Ride off between Valiente's Bautista Panelo and Coca-Cola's Sugar Erskine. Photo: David Lominska
Ride off between Valiente’s Bautista Panelo and Coca-Cola’s Sugar Erskine. Photo: David Lominska

What are the elements you are looking for to distinguish a great action shot?

“When I’m editing photos I’m looking at the horse. Anything that makes the horse look good will make a great shot especially when you can see the horses really using their bodies, pushing off and engaging their hindquarters. Usually if the horse looks good the rider will also look good because everything is in sync.”

What is your favorite type of shot to capture?

“I like interesting shots especially hooks when you see the mallets wrapped around each other and guys hitting the ball out of the air. My favorite is when you have two players riding off with the ball in the frame so you see what play is developing. I like to see them really struggling for the ball. One photo in particular I took that was really unusual was of three mallets all hooking each other simultaneously.”

Set of polo ponies. Photo: David Lominska
Set of polo ponies. Photo: David Lominska

Why did you choose to specialize exclusively in polo?

“I just fell in love with polo. Other than trail riding it’s the most natural sport for horses. Playing polo you are asking them to perform moves that horses do naturally. If you put a group of horses in a field you’ll see them making all the same movements as on the field; I love the sport for that. They are herd animals so in polo they are always with other horses, handled in groups and taken out in sets.

As far as photography, it’s an endless subject to shoot. Also I know the sport, having played and worked it I understand the game and I think that gives me the advantage over other photographers. Just like playing polo, shooting polo is all about anticipation.
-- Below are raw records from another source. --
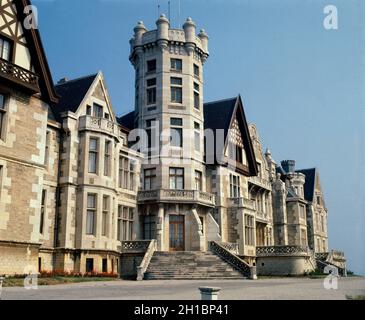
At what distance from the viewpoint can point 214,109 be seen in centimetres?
4428

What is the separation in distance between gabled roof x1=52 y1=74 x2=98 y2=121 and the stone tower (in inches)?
256

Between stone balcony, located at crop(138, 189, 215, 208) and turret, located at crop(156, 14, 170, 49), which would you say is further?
turret, located at crop(156, 14, 170, 49)

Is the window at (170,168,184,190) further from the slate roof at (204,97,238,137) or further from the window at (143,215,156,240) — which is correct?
the slate roof at (204,97,238,137)

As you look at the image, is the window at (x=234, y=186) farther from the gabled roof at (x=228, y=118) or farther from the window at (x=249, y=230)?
the window at (x=249, y=230)

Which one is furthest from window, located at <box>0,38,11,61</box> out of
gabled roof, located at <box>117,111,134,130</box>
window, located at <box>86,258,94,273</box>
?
gabled roof, located at <box>117,111,134,130</box>

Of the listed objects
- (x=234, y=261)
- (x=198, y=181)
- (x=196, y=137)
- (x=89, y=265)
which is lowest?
(x=89, y=265)

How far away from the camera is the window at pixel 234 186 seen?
4209 centimetres

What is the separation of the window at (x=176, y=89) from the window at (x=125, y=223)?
10035 mm

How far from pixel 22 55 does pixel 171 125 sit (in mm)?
15499

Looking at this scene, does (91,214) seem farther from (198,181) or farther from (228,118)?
(228,118)

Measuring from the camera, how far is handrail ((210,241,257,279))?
28764 mm

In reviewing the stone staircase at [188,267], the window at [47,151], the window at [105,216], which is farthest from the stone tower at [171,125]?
the window at [47,151]

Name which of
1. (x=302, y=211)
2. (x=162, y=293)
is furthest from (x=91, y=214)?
(x=302, y=211)

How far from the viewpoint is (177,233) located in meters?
35.2
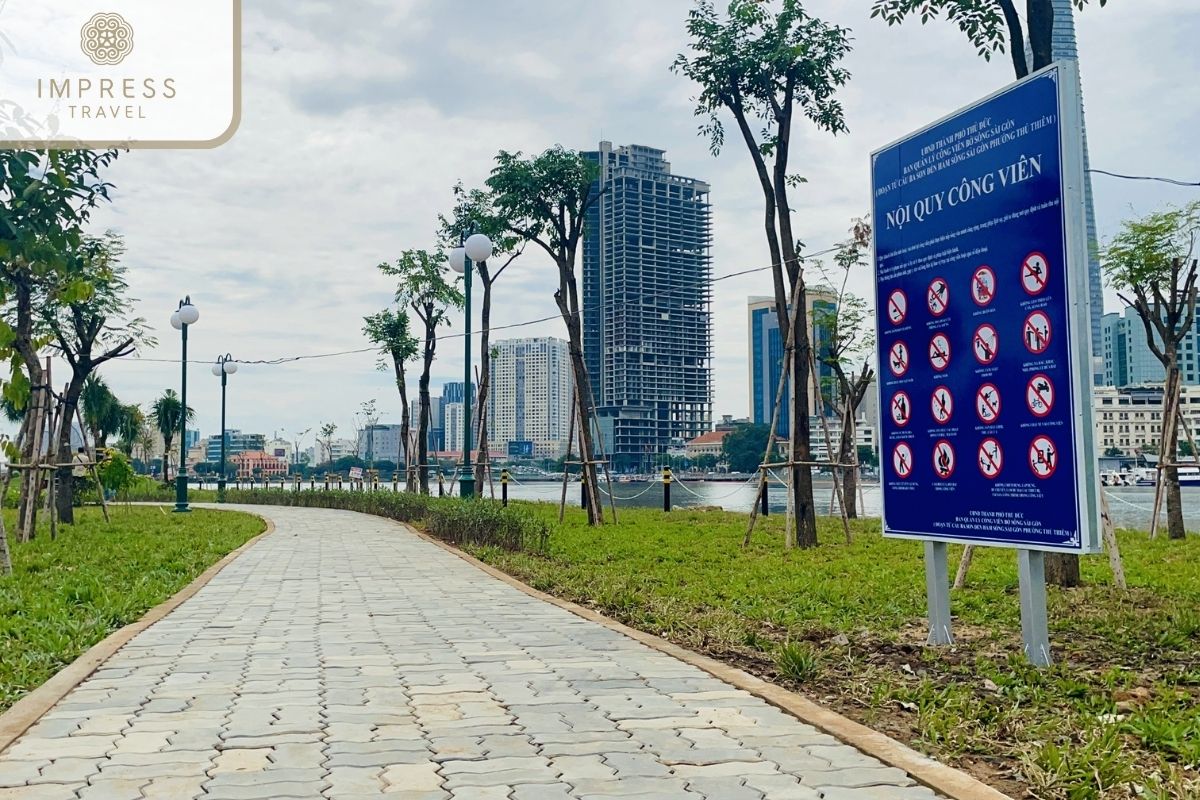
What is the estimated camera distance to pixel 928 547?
639 centimetres

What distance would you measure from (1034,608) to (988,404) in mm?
1100

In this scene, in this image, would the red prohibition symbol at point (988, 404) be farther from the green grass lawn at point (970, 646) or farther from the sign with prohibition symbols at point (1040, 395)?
the green grass lawn at point (970, 646)

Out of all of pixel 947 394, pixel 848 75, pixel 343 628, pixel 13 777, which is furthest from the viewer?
pixel 848 75

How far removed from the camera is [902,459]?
649 cm

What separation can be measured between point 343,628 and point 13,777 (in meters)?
3.52

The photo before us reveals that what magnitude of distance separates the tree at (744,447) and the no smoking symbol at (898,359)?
40.5 meters

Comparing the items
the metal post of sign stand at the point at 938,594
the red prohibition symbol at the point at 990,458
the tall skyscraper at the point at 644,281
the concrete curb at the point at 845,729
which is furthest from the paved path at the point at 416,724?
the tall skyscraper at the point at 644,281

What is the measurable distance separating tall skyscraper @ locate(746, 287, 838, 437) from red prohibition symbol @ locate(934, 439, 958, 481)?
37.6 feet

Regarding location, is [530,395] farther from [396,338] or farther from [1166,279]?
[1166,279]

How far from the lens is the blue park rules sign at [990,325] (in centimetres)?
530

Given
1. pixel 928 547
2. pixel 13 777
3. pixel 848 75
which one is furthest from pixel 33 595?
pixel 848 75

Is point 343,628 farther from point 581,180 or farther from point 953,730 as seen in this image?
point 581,180

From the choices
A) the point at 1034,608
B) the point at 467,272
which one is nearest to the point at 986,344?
the point at 1034,608

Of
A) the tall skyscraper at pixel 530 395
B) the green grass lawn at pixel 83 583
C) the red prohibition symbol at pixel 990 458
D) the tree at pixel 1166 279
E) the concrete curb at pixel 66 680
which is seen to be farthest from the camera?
the tall skyscraper at pixel 530 395
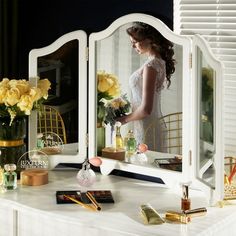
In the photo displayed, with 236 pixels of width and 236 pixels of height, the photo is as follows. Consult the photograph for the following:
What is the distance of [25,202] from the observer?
7.71 ft

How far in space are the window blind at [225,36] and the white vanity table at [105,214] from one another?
332mm

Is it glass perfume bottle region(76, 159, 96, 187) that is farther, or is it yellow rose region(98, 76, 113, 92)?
yellow rose region(98, 76, 113, 92)

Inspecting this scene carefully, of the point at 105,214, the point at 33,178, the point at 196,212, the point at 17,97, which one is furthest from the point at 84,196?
the point at 17,97

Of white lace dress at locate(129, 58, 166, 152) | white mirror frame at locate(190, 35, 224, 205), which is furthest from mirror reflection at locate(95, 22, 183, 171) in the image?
white mirror frame at locate(190, 35, 224, 205)

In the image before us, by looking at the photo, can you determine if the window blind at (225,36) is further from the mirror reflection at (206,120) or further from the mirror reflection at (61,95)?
the mirror reflection at (61,95)

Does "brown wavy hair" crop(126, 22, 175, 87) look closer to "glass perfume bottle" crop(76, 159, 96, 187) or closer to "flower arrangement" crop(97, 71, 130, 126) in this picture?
"flower arrangement" crop(97, 71, 130, 126)

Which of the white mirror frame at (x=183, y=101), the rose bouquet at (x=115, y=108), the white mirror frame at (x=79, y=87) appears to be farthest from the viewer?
the white mirror frame at (x=79, y=87)

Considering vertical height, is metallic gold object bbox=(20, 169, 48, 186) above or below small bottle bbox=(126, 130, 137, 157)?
below

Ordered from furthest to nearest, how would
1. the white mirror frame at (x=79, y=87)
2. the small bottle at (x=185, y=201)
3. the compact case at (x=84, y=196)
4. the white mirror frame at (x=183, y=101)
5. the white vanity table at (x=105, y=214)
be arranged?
the white mirror frame at (x=79, y=87)
the white mirror frame at (x=183, y=101)
the compact case at (x=84, y=196)
the small bottle at (x=185, y=201)
the white vanity table at (x=105, y=214)

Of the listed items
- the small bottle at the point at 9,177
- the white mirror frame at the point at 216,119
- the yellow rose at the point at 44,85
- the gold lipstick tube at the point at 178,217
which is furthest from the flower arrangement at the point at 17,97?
the gold lipstick tube at the point at 178,217

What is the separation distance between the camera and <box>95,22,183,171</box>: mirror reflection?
2.50 m

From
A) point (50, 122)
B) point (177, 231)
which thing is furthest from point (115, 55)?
point (177, 231)

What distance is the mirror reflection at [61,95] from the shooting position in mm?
2850

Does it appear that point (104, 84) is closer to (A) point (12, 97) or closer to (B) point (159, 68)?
(B) point (159, 68)
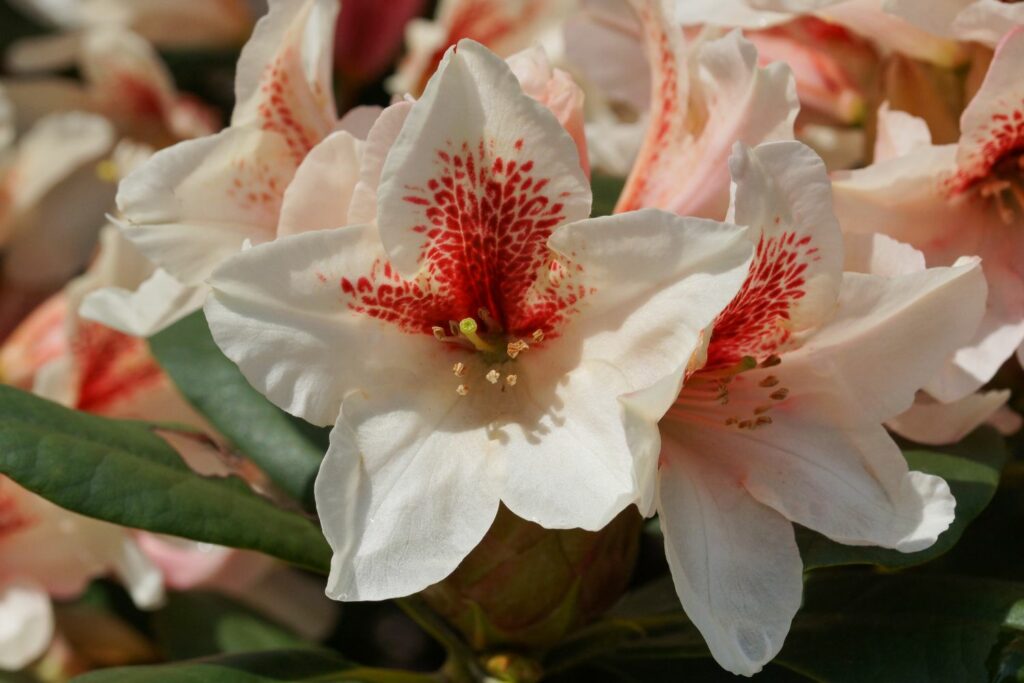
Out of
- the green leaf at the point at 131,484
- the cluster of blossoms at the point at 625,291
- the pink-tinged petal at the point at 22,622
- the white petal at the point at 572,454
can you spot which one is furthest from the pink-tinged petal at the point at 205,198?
the pink-tinged petal at the point at 22,622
You have to know what is going to happen, when it’s going to happen, and where it’s going to happen and be ready and know what shots you can get in that particular play. Not only are there great shots on the field, but there’re great shots off the field. In Santa Barbara all the horses are walked down to the field so you have great pictures of people leading seven to eight horses at a time and it’s like watching a beautiful parade. The tack, the Argentine gear, the colored bandages and jerseys – all of it is very picturesque and so unique to the sport of polo.”

Are there any subjects you enjoy photographing in addition to polo?

“When I went to Africa I took photos of wildlife which was amazing. In Zimbabwe’s national parks I would go walking on foot to photograph elephants, hippos, crocodiles, antelopes and baboons. I especially love taking pictures of baboons because they are so funny. At home in Florida I like catching wildlife shots of birds and alligators in the canals.”

A man of many talents, David is also a skilled ukulele player

“I love doing this work every day. It’s always different and there’s always something new. Polo’s allowed me to visit different places and taken me all over the world. The only place I haven’t been ironically is Argentina, but it’s on the list!” – David Lominska

Is there any advice you can share with us?

“If I was ever going to teach someone I would teach them how to edit because with digital you can shoot without limitation, it’s just knowing what’s a good shot and what isn’t. Before digital, in 2003 I worked completely with film and I did all my own developing and printing. Working with film trains you because you have to make every shot count. You’re paying for every picture you take and since you only have 35-36 on a roll before you have to switch films you really have to pay close attention to the details.”

*The Falklands War was a ten-week war in 1982 between Argentina and the United Kingdom over two British dependent territories in the South Atlantic.